Eklem ağrılarını dindirir: Vücudun yüzde 70'i sudan oluşuyor. Eklem aralıklarında kayganlığı sağlayan sıvı bileşeninde de su bulunuyor. Su içilmediğinde bu sıvı azalıyor. Bu da eklem ağrılarına, kalıcı eklem bozuklukları neden oluyor.
Zihni açar: Beyin, diğer organlar gibi sağlıklı çalışmak için suya ihtiyaç duyuyor. Uzamış susuzlukta unutkanlık, dikkat eksikliği, uyku hali, algıda ve hareketlerde azalma, sinirlilik oluyor.
Cildi yeniler: Su yetersiz alındığında cilt kuruyor. Esnekliğini kaybediyor. Ciltte çatlama ve kanamalar görülebiliyor.
Stresle savaşır: Beynimizin yüzde 85'i sudan oluşuyor. Vücut yeteri kadar besin ve su almadığında kişide stres oluşuyor.
Kabızlığı engeller: Yetersiz su tüketimi, sindirim sisteminin daha az çalışmasına ve kabızlığa yol açıyor. Kabızlık ve hazımsızlığı önlemek için mutlaka su içmek gerekiyor.
Karaciğer korur: Karaciğer ve böbrekler toksik maddelerin vücuttan atılmasını sağlıyor. Yeterince su içilmezse toksinler vücuttan atılamıyor. Minerallerin birikimi ile böbrek taşı oluşumu, toksinlerin karaciğerde birikimi ile de hepatitler ve karaciğer hasarı meydana geliyor.
Kalbi besler: Kanın büyük bir kısmı sudan oluşuyor. Su tüketimi yetersiz olursa kan hacmi azalıyor.

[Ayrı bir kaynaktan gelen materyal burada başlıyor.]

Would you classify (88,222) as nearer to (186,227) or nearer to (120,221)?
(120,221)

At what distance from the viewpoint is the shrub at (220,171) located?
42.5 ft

Tansiyon düşüyor ve bayılmalar görülüyor. Beyin damarları ve kalp koroner damarları gibi ince damarlarda tıkanmalara neden olarak kalp krizi ve felce neden oluyor Sağlıklı bir kalbe sahip olmak için mutlaka su içmek gerekiyor.
Reflüyü önler: Reflü ve gastrit kişinin yaşam kalitesini düşürüyor. Tedavi edilmediğinde kansere bile neden oluyor. Su içmek, midenin asit salgısının mide ve yemek borusu duvarına zarar vermesini önlüyor.
NE KADARI YETERLİ?
DR. Didem Altay Gazi, her gün vücuttan idrarla ortalama 2 bin 500 ml su kaybedildiğini belirtiyor. Bu kaybın önlenebilmesi için günde 2-3 litre su tüketilmesi gerektiğine dikkat çekiyor.